Every line from the one containing "In the photo, which" to the final line of the material below must be reproduced exactly; leave out all other lines.
** begin Records for processing **
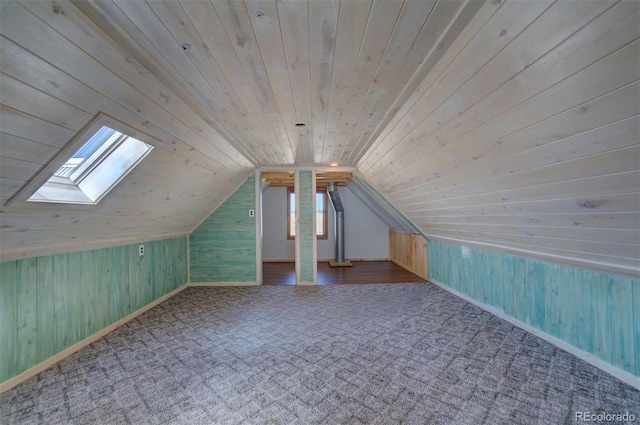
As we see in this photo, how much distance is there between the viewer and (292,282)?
4.88 meters

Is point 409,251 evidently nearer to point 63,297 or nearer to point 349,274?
point 349,274

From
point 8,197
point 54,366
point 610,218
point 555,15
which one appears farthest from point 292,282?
point 555,15

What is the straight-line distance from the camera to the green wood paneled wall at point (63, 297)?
6.43ft

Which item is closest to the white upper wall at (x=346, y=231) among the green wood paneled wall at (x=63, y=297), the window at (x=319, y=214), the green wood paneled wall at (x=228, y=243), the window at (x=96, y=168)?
the window at (x=319, y=214)

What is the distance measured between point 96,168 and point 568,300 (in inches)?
157

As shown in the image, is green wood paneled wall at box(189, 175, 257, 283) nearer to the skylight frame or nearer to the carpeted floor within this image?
the carpeted floor

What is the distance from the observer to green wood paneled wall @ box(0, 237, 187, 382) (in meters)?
1.96

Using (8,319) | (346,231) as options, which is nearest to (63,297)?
(8,319)

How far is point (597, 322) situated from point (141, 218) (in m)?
4.20

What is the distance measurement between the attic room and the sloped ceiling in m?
0.01

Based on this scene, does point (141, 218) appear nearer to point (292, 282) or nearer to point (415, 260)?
point (292, 282)

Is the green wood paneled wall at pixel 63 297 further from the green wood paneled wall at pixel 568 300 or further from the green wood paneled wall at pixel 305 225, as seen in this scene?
the green wood paneled wall at pixel 568 300

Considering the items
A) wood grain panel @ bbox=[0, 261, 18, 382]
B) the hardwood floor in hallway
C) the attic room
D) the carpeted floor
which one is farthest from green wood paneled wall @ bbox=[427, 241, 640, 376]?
wood grain panel @ bbox=[0, 261, 18, 382]

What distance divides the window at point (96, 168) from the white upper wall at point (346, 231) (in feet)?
16.8
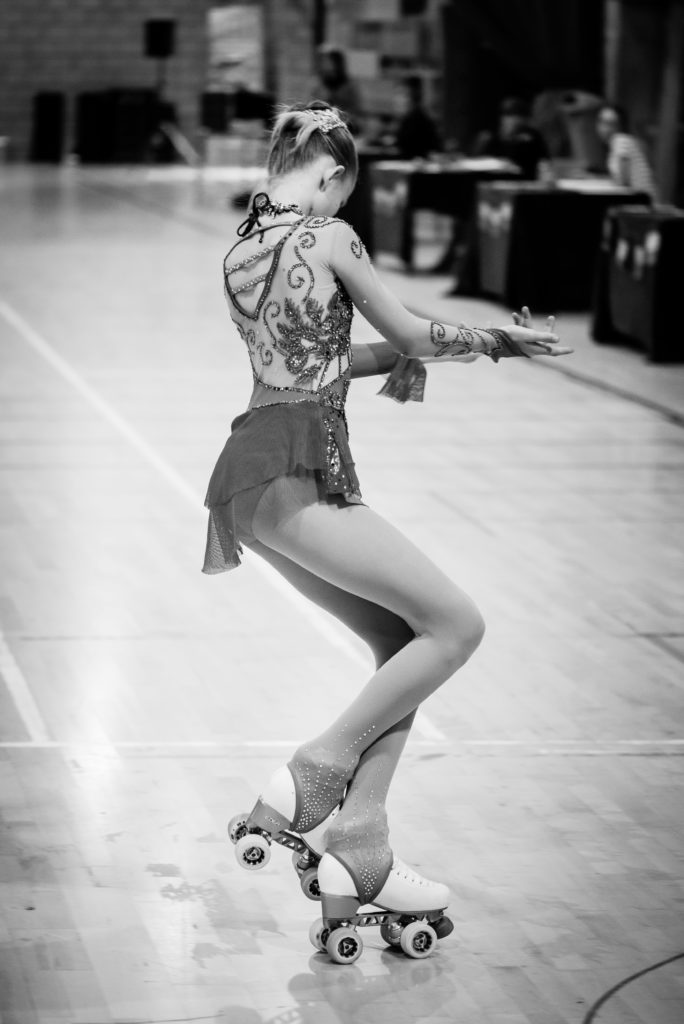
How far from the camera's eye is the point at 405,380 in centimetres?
354

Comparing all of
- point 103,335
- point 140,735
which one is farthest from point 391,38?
point 140,735

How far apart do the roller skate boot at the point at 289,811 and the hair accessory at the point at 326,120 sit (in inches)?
48.0

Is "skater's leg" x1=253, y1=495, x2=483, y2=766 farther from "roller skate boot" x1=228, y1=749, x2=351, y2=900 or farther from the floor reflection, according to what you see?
the floor reflection

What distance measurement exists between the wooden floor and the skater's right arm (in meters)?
1.16

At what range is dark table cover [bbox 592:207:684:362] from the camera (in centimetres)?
1145

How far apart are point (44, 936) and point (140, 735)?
1.28m

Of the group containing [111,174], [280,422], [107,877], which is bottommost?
[111,174]

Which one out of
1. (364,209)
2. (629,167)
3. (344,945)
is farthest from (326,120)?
(364,209)

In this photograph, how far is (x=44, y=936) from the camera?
11.2ft

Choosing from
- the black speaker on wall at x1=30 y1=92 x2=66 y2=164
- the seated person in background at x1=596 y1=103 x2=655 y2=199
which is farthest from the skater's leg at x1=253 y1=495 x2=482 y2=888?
the black speaker on wall at x1=30 y1=92 x2=66 y2=164

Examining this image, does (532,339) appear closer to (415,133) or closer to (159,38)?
(415,133)

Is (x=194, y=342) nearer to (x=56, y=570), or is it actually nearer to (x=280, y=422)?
(x=56, y=570)

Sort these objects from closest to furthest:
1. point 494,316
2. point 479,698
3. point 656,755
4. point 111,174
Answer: point 656,755 < point 479,698 < point 494,316 < point 111,174

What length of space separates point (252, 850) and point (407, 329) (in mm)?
1052
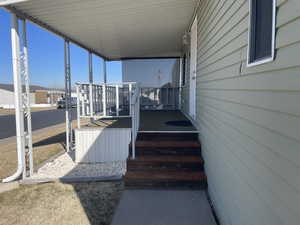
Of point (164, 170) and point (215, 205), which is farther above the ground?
point (164, 170)

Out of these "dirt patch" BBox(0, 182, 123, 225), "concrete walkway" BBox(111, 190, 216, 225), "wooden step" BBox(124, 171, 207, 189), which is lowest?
"dirt patch" BBox(0, 182, 123, 225)

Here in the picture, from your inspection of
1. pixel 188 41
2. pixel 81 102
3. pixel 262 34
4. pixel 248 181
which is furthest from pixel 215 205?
pixel 188 41

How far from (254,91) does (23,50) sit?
3781 millimetres

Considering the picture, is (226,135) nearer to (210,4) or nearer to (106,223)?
(106,223)

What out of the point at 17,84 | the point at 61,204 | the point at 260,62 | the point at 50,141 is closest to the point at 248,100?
the point at 260,62

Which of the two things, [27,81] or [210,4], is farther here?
[27,81]

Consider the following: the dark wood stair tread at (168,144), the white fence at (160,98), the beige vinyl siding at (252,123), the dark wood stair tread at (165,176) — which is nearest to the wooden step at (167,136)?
the dark wood stair tread at (168,144)

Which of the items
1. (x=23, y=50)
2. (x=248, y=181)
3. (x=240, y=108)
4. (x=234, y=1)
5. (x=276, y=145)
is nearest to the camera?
(x=276, y=145)

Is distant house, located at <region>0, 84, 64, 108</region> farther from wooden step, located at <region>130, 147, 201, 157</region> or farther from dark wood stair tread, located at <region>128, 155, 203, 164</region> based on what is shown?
dark wood stair tread, located at <region>128, 155, 203, 164</region>

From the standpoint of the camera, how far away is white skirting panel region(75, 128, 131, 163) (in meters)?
4.32

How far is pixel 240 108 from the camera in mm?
1495

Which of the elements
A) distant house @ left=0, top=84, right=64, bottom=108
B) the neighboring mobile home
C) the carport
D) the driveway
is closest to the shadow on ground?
the carport

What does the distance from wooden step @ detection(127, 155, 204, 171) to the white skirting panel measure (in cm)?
148

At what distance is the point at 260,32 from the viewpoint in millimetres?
1257
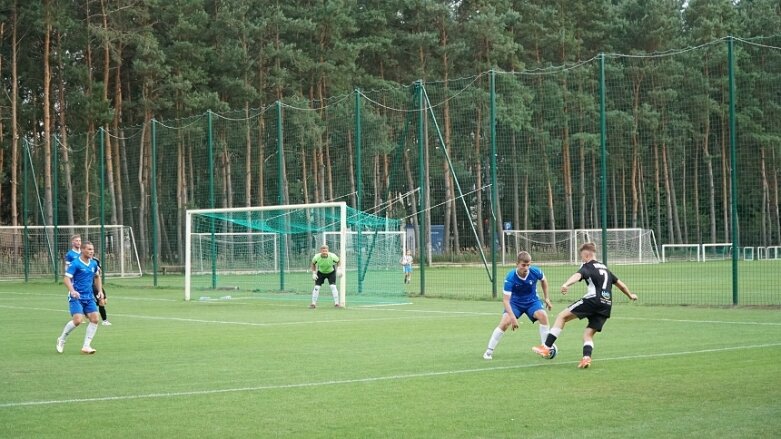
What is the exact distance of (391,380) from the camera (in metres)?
13.2

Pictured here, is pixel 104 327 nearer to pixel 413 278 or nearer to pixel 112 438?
pixel 112 438

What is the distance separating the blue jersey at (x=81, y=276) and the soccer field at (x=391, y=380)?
1.11m

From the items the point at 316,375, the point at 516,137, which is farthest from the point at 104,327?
the point at 516,137

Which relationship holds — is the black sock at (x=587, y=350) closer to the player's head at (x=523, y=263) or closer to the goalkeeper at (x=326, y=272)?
the player's head at (x=523, y=263)

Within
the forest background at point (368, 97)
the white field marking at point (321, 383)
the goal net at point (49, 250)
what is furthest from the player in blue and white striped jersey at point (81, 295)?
the goal net at point (49, 250)

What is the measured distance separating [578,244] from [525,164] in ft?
43.8

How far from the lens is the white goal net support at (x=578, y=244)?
Answer: 59.0 metres

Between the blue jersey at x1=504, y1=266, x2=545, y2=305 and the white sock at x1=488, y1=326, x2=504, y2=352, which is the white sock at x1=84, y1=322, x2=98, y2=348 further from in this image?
the blue jersey at x1=504, y1=266, x2=545, y2=305

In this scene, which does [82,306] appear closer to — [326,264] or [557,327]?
[557,327]

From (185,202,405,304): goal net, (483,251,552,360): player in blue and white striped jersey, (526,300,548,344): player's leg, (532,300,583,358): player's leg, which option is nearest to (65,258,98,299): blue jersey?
(483,251,552,360): player in blue and white striped jersey

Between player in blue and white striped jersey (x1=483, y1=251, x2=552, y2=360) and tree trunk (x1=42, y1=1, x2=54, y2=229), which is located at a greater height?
tree trunk (x1=42, y1=1, x2=54, y2=229)

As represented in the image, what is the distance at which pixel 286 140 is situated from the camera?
5291cm

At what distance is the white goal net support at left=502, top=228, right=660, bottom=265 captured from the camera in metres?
59.0

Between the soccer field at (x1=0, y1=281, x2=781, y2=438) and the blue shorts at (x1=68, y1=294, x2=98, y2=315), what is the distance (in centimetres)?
76
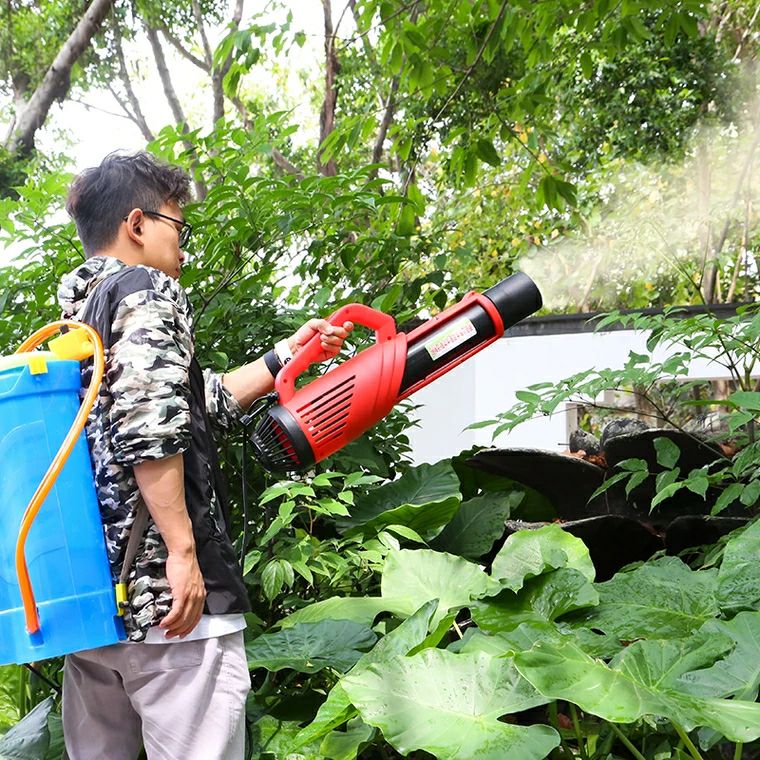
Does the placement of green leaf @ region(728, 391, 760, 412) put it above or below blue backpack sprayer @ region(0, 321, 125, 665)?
below

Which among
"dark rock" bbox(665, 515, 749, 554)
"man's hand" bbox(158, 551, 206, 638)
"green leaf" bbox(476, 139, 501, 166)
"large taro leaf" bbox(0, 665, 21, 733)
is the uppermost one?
"green leaf" bbox(476, 139, 501, 166)

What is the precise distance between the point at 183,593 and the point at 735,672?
0.71 m

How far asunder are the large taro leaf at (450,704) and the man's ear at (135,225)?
0.67 metres

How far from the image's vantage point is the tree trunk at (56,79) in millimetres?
7598

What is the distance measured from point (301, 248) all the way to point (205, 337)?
53 cm

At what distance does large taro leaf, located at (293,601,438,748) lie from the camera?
1229mm

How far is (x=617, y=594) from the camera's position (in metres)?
1.51

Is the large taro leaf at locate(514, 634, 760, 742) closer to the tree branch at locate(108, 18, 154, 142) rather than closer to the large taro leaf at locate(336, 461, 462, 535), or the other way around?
the large taro leaf at locate(336, 461, 462, 535)

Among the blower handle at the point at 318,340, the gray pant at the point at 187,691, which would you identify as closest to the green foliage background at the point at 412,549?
the gray pant at the point at 187,691

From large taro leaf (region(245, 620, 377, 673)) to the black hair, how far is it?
2.34 feet

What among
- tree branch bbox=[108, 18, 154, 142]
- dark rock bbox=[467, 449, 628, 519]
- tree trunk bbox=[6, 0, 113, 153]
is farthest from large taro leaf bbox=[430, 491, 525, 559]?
tree branch bbox=[108, 18, 154, 142]

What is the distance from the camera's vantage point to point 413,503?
2.15 m

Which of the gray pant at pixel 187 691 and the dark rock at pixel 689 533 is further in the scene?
the dark rock at pixel 689 533

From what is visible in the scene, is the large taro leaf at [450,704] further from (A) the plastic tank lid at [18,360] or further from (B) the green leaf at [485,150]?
(B) the green leaf at [485,150]
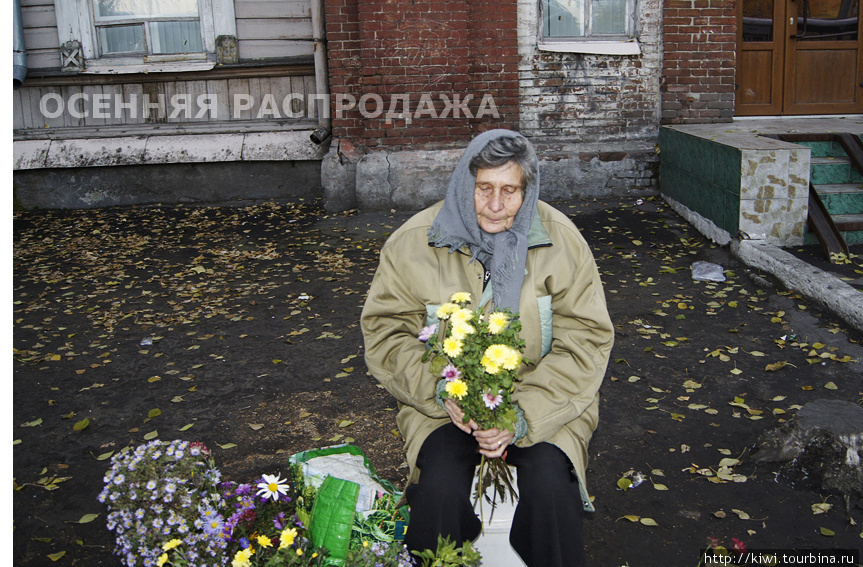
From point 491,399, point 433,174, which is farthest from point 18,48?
point 491,399

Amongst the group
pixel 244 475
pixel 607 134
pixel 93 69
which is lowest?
pixel 244 475

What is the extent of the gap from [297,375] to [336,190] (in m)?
4.47

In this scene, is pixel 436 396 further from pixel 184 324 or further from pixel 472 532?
pixel 184 324

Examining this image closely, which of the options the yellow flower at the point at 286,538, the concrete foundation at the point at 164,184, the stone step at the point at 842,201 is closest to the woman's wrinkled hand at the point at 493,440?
the yellow flower at the point at 286,538

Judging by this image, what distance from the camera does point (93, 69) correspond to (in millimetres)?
10078

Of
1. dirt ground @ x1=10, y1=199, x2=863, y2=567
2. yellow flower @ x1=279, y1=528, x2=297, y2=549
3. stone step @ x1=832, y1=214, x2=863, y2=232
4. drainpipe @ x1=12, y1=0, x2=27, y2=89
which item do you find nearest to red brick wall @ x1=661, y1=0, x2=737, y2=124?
dirt ground @ x1=10, y1=199, x2=863, y2=567

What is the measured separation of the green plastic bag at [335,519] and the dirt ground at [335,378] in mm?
1039

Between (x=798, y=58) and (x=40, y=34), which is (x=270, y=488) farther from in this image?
(x=40, y=34)

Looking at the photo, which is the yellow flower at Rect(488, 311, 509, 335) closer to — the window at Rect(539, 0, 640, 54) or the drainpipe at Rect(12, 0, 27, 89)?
the window at Rect(539, 0, 640, 54)

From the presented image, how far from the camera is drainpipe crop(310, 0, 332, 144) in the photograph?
29.6 ft

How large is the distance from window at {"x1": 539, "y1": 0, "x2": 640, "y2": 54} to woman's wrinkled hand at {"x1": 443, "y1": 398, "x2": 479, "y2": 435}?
7.03 meters

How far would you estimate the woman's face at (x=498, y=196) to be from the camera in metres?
2.72

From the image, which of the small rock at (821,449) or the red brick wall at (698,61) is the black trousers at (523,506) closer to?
the small rock at (821,449)

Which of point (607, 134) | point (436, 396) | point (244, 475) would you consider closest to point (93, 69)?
point (607, 134)
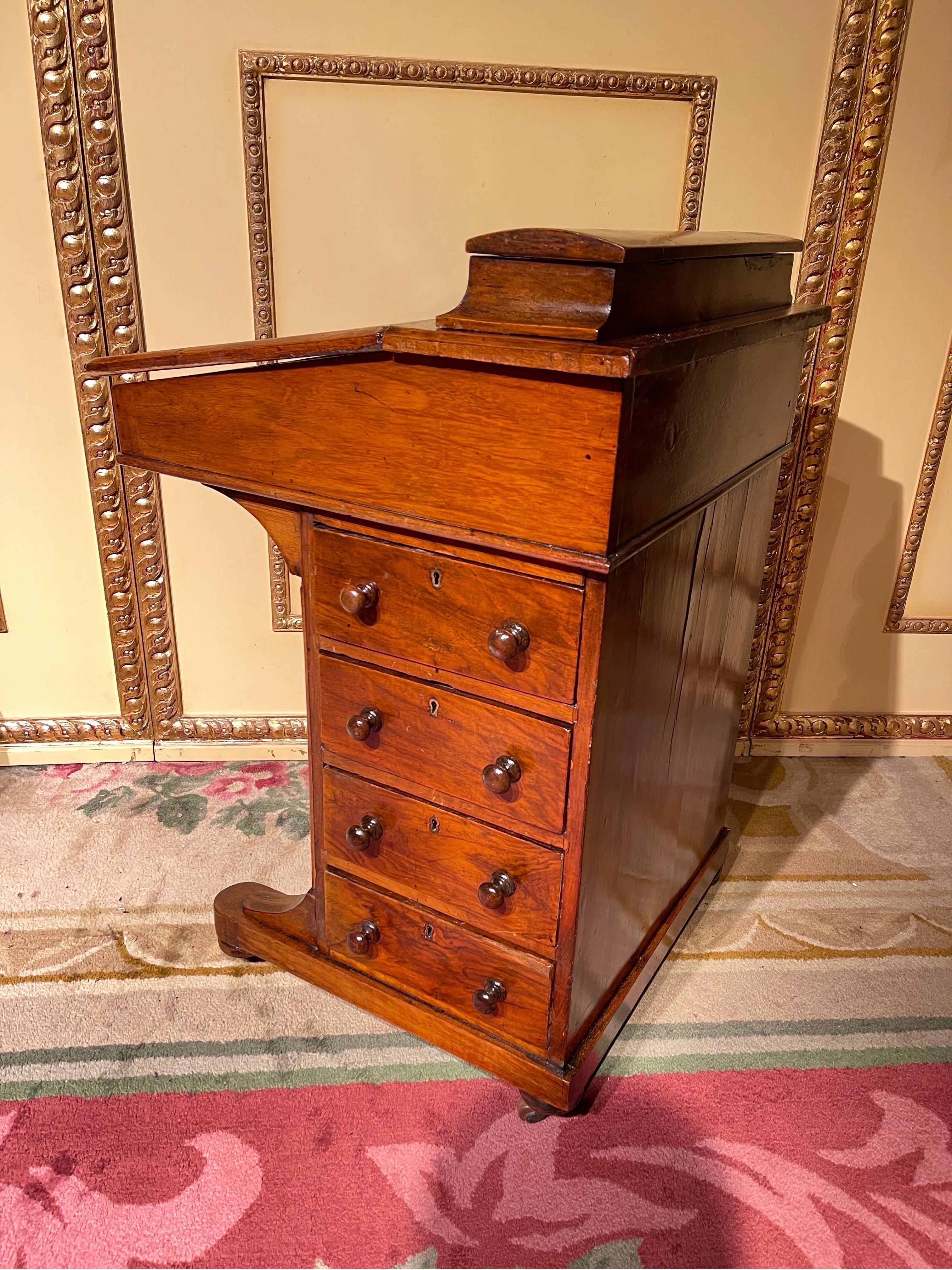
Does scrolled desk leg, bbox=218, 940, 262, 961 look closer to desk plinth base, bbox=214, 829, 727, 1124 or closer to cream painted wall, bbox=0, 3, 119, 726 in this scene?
desk plinth base, bbox=214, 829, 727, 1124

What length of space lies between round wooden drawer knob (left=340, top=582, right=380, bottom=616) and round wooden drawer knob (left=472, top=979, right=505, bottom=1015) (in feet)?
1.87

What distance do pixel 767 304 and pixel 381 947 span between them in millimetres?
1133

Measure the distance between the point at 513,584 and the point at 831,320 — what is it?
1.23m

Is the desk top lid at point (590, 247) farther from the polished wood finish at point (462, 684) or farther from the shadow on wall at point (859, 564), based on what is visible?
the shadow on wall at point (859, 564)

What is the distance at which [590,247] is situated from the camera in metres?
0.91

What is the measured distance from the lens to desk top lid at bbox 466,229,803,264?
0.91 meters

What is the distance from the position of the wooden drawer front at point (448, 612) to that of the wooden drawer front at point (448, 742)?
5 cm

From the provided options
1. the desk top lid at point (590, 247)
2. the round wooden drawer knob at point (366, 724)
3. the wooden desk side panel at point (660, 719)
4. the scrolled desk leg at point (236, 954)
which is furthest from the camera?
the scrolled desk leg at point (236, 954)

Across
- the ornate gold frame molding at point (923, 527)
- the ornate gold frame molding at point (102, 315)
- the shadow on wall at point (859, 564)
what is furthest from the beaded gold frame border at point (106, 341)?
the ornate gold frame molding at point (923, 527)

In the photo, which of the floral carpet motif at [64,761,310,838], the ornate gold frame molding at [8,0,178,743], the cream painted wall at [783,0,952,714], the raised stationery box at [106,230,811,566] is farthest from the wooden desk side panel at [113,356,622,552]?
the cream painted wall at [783,0,952,714]

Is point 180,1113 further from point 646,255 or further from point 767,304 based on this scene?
point 767,304

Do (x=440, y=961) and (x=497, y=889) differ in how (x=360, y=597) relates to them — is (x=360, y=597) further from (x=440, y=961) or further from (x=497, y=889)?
(x=440, y=961)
** end Records for processing **
*Expected answer:*
In the photo, which of the floral carpet motif at [64,761,310,838], the ornate gold frame molding at [8,0,178,743], the cream painted wall at [783,0,952,714], the raised stationery box at [106,230,811,566] is farthest from the wooden desk side panel at [113,356,622,552]?
the cream painted wall at [783,0,952,714]

Is point 180,1113 further from point 646,255 or further from point 767,304 based on this scene?
point 767,304

Do (x=440, y=961) and (x=497, y=889) differ in how (x=360, y=597) relates to them — is (x=360, y=597) further from (x=440, y=961) or further from (x=497, y=889)?
(x=440, y=961)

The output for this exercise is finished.